Вот я готовлюсь с просьбой идти к подполковнику... Вдруг смотрю - Луиза раз
на свидание не вышла, другой не пришла, на третий не бывала... Я письмо
отправляю; на письмо нет ответу. Что ж это, думаю? То есть кабы обманывала
она меня, так ухитрилась бы, и на письмо бы отвечала, и на свидание бы
приходила. А она и солгать-то не сумела; так просто отрезала. Это тетка,
думаю. К тетке я ходить не смел; она хоть и знала, а мы все-таки под видом
делали, то есть тихими стопами. Я как угорелый хожу, написал последнее
письмо и говорю: "Коль не придешь, сам к тетке приду". Испугалась, пришла.

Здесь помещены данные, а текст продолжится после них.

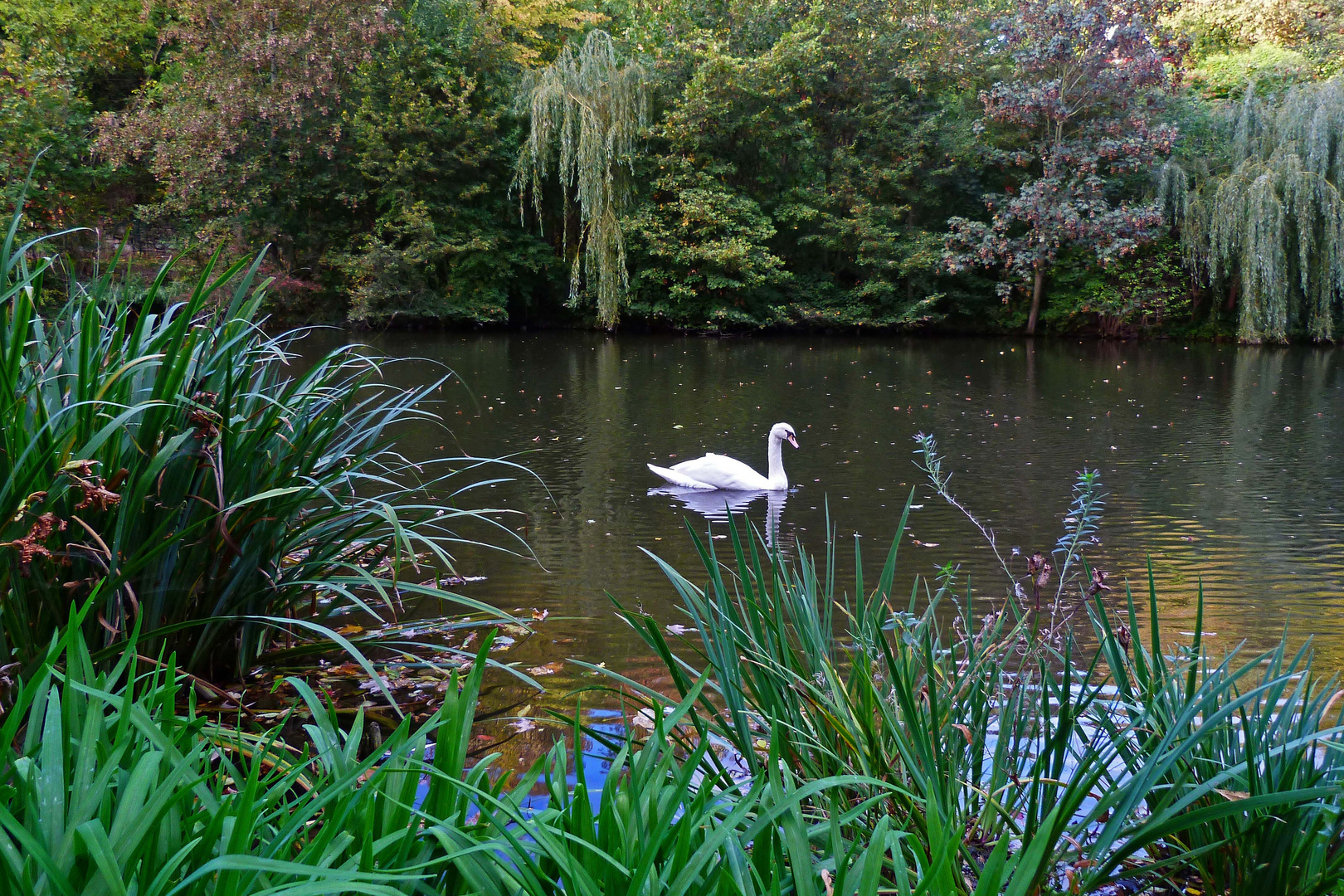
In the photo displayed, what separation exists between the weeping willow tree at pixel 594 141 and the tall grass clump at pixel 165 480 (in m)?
17.3

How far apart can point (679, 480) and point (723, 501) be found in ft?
1.58

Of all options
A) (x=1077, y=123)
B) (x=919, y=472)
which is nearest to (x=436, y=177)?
(x=1077, y=123)

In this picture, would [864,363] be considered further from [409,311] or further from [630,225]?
[409,311]

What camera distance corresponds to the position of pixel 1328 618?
428 cm

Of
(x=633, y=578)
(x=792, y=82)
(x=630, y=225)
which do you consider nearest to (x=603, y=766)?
(x=633, y=578)

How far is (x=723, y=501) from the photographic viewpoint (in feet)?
22.4

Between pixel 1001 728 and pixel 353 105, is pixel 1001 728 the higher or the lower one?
the lower one

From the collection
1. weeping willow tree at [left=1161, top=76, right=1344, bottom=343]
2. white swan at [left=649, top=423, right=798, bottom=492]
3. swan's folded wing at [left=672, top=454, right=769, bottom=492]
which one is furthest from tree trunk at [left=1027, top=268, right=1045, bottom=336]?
swan's folded wing at [left=672, top=454, right=769, bottom=492]

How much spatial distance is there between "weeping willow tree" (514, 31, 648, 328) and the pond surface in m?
4.66

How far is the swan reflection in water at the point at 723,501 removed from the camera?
6273mm

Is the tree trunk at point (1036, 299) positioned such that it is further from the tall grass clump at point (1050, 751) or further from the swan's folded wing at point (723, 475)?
the tall grass clump at point (1050, 751)

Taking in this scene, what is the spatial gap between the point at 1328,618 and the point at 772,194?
2025 cm

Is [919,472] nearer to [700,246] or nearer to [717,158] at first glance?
[700,246]

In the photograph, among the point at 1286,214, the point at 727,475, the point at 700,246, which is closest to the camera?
the point at 727,475
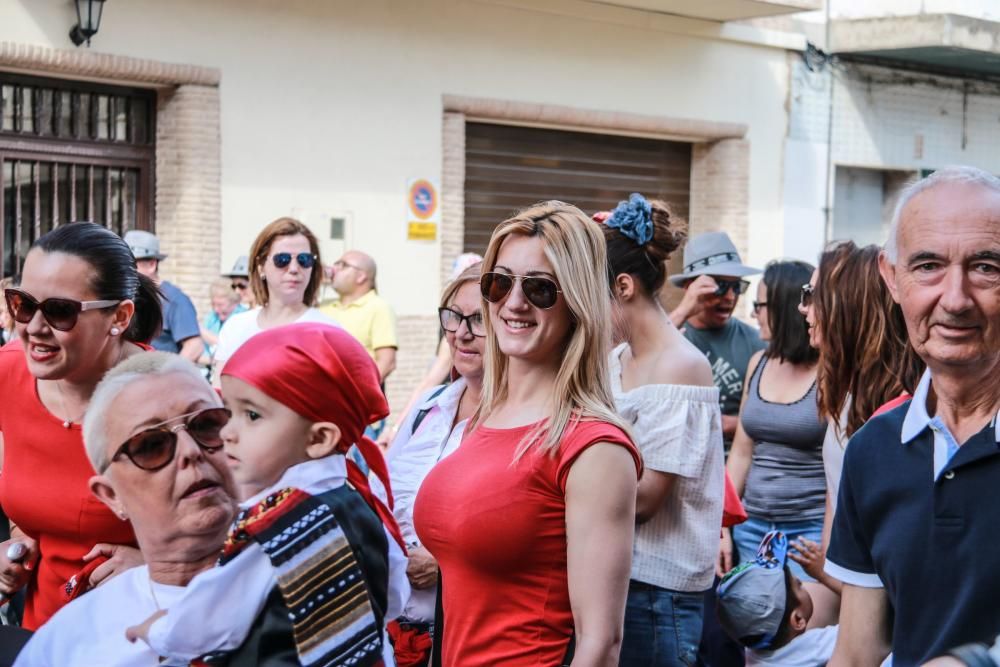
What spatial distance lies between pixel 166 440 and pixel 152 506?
0.14m

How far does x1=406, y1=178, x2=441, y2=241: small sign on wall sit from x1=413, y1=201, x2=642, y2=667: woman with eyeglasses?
32.8 feet

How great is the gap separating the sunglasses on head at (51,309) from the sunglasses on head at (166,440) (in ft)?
2.12

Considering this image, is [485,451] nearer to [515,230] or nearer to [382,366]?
[515,230]

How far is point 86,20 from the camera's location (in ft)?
34.9

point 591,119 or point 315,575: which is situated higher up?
point 591,119

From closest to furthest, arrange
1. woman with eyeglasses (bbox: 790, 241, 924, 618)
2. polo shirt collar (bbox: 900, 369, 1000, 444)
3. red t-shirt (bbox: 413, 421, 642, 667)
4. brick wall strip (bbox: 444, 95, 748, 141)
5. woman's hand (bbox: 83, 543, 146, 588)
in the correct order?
1. polo shirt collar (bbox: 900, 369, 1000, 444)
2. red t-shirt (bbox: 413, 421, 642, 667)
3. woman's hand (bbox: 83, 543, 146, 588)
4. woman with eyeglasses (bbox: 790, 241, 924, 618)
5. brick wall strip (bbox: 444, 95, 748, 141)

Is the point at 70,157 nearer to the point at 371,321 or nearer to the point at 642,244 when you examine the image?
the point at 371,321

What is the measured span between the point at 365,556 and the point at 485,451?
1.79 feet

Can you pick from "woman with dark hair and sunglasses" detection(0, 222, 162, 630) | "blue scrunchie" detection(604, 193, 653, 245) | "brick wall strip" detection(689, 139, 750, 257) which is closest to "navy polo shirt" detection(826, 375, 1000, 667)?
"blue scrunchie" detection(604, 193, 653, 245)

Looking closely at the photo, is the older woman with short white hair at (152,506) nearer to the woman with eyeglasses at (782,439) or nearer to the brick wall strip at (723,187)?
the woman with eyeglasses at (782,439)

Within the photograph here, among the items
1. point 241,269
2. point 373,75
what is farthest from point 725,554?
point 373,75

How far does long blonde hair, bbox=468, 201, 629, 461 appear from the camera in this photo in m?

Плачет; говорит, один немец, Шульц, дальний их родственник, часовщик,
богатый и уж пожилой, изъявил желание на ней жениться, - "чтоб, говорит, и
меня осчастливить, и самому на старости без жены не остаться; да и любит он
меня, говорит, и давно уж намерение это держал, да все молчал, собирался.
Так вот, говорит, Саша, он богатый, и это для меня счастье; так неужели ж
ты меня моего счастья хочешь лишить?" Я смотрю: она плачет, меня
обнимает... Эх, думаю, ведь резон же она говорит! Ну, что толку за солдата
выйти, хотя б я и унтер? "Ну, говорю, Луиза, прощай, бог с тобой; нечего
мне тебя твоего счастья лишать. А что он, хорош?" - "Нет, говорит, пожилой
такой, с длинным носом..." Даже сама рассмеялась. Ушел я от нее; что ж,
думаю, не судьба! На другое это утро пошел я под его магазин, улицу-то она
мне сказала. Смотрю в стекло: сидит немец, часы делает, лет этак сорока
пяти, нос горбатый, глаза выпучены, во фраке и в стоячих воротничках,
этаких длинных, важный такой. Я так и плюнул; хотел было у него тут же
стекло разбить... да что, думаю! нечего трогать, пропало, как с возу упало!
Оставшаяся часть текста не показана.